### TASKS
1. Reproduce, word for word, the stretch of the homework page from "This assignment covers" through "apply it systematically.".
2. On the homework page, in what year did Wolpert and Macready introduce the No Free Lunch theorems?

### TEXT PASSAGE
# HW1 - Regression Fundamentals

See Canvas for details on how to complete and submit this assignment.

## Introduction

This assignment covers the foundational concepts of statistical learning and regression modeling from the first half of our regression unit (lectures 01 through 05a). You'll demonstrate understanding of key principles like the bias-variance tradeoff, then apply sklearn to build and interpret increasingly complex regression models.

The assignment progresses from conceptual understanding to hands-on implementation, mirroring how we approach problems in practice: understand the theory, then apply it systematically.

### Learning Objectives

By completing this assignment, you will demonstrate ability to:

- Articulate the No Free Lunch theorem and its implications for model selection
- Explain the bias-variance tradeoff and its effect on training vs test error
- Interpret regression coefficients, including dummy variables and interaction terms
- Implement the sklearn workflow: prepare data, fit models, evaluate performance
- Build progressively complex regression models (SLR → MLR → with categoricals → with interactions)
- Make informed decisions about model complexity based on performance metrics

### Time Estimate

This assignment should take 4-6 hours to complete.

### Generative AI Allowance

You may use GenAI tools for brainstorming, explanations, and code sketches if you disclose it, understand it, and validate it. Your submission must represent your own work and you are solely responsible for its correctness.

### Scoring

| Section | Points |
|---------|-------:|
| Reading: No Free Lunch | 15 |
| Conceptual: Bias-Variance Tradeoff | 15 |
| Conceptual: Interpreting Regression | 15 |
| Applied: Carseats Model Progression | 45 |
| Reflection | 10 |
| **Total** | **100** |

## Reading: No Free Lunch Theorem

### Background

The No Free Lunch (NFL) theorems, introduced by Wolpert and Macready in 1997, provide a fundamental insight about optimization and machine learning: no single algorithm performs best across all possible problems.

Read Wolpert and Macready's "No Free Lunch Theorems for Optimization" (available on Canvas). Pay particular attention to:

- **Introduction and Conclusion** - motivation and basic concept
- **Section III (The NFL Theorems) and IIIA (Implications)** - core theorem and implications
- **Section IV (A Geometric Perspective)** - builds intuition

You can skip or skim the technical sections (II, III.B, V, VI, VII) as they deal with mathematical proofs and specialized topics not central to our discussion.

### Reflection (15 pts)

Write a brief reflection (2-3 concise paragraphs rich with information and personal insight) discussing how NFL informs our understanding of model evaluation. Consider:

- Why training performance alone isn't sufficient for model selection
- The role of domain knowledge in algorithm selection
- The connection to our discussions of training vs test performance

If you used AI tools to help understand the paper, briefly describe what you used, how you used it, and how that worked out.

### INFORMATION SUPPLIED
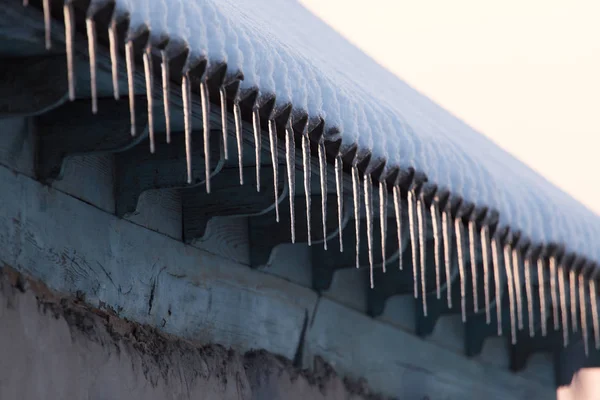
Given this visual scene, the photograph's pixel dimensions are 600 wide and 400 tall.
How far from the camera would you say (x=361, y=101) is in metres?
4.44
---
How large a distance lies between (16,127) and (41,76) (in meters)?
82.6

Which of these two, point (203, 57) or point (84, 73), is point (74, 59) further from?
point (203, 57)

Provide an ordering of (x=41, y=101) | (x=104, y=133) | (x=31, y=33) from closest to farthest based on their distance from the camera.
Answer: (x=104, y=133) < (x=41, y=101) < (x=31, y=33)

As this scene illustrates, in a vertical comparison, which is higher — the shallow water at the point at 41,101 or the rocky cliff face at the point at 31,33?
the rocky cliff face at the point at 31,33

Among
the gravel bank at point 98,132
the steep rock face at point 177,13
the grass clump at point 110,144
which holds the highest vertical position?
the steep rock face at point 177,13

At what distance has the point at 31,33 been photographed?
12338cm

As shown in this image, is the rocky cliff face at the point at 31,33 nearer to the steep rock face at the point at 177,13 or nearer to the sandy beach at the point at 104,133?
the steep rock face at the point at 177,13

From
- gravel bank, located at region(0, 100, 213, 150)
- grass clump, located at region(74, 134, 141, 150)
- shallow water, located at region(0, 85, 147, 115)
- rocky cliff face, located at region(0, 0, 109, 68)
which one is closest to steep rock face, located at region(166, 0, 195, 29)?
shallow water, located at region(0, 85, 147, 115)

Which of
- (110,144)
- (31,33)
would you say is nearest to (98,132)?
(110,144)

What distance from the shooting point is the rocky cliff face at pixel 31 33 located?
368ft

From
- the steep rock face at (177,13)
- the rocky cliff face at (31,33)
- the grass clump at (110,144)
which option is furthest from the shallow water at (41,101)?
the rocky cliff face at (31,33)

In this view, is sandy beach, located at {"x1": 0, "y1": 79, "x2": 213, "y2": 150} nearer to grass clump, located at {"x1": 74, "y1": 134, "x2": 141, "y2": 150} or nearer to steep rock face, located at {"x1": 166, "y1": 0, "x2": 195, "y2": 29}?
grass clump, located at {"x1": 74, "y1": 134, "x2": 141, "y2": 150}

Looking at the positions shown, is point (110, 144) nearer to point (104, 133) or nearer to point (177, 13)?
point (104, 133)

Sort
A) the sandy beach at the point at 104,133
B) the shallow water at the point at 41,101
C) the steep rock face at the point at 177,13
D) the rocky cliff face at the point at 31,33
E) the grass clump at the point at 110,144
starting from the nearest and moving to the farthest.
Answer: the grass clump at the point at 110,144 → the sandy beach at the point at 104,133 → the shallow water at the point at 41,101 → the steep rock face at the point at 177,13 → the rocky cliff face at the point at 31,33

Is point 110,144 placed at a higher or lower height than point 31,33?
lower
==
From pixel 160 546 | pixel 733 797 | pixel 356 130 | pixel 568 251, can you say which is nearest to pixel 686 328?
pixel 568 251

### ANSWERS BY TASK
1.
This assignment covers the foundational concepts of statistical learning and regression modeling from the first half of our regression unit (lectures 01 through 05a). You'll demonstrate understanding of key principles like the bias-variance tradeoff, then apply sklearn to build and interpret increasingly complex regression models.

The assignment progresses from conceptual understanding to hands-on implementation, mirroring how we approach problems in practice: understand the theory, then apply it systematically.

2. 1997